Follow References. Articles cite external sources;
those URLs are often high-value (primary sources, reports, news).
fetch_wiki_refs(url, n) returns a data.table
with source_url (the Wikipedia page) and
ref_url (the cited link). Pass one URL for one table, or
multiple URLs for a named list of tables. Use n to cap refs
per page.
refs_list <- textpress::fetch_wiki_refs(wiki_urls[1:3], n = 15) |>
bind_rows()
refs_list |>
slice(1:10) |>
select(-source_url) |>
DT::datatable(rownames = F)So: wiki article URLs + URLs from their References sections = an expanded URL list. You can then read both the articles and the cited pages.

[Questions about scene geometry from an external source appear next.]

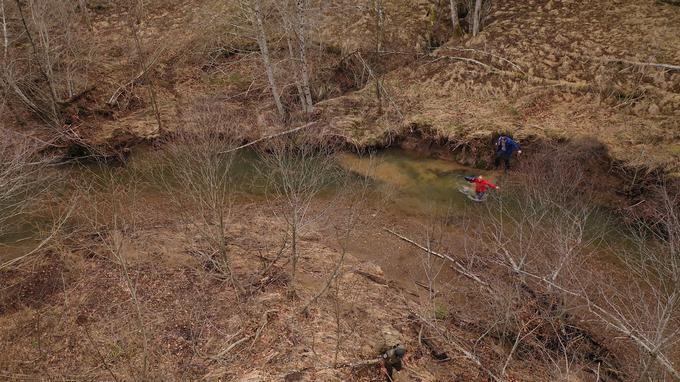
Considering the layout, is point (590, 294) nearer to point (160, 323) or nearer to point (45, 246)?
point (160, 323)

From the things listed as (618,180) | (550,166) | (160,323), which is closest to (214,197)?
(160,323)

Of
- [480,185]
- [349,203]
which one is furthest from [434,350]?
[349,203]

Character vector of URLs → data frame (one row per node: headings,
paragraphs, lists). Use read_urls() on any of the URLs you
collected above.
Wikipedia has special status in
read_urls(). When the URL is a Wikipedia page, the
function uses Wikipedia’s main-content selector
(div.mw-parser-output) and preserves section structure via
parent_heading. Boilerplate detection is off for Wikipedia.
exclude_wiki_refs = TRUE (default) drops
nodes under References, See also, Bibliography, and Sources so you get
article body only; set to FALSE to include those
sections.
# Article body only (no References / See also); wiki_read$text, wiki_read$meta
wiki_text_list <- textpress::read_urls(wiki_urls, exclude_wiki_refs = TRUE)
wiki_text_list$text |>
select(-url) |>
slice(1:5) |>
DT::datatable(rownames = F)Summary: use fetch_wiki_urls() and
fetch_wiki_refs() to follow Wikipedia’s links and build
a URL list; read_urls() returns
list(text = node-level corpus, meta = one row per URL).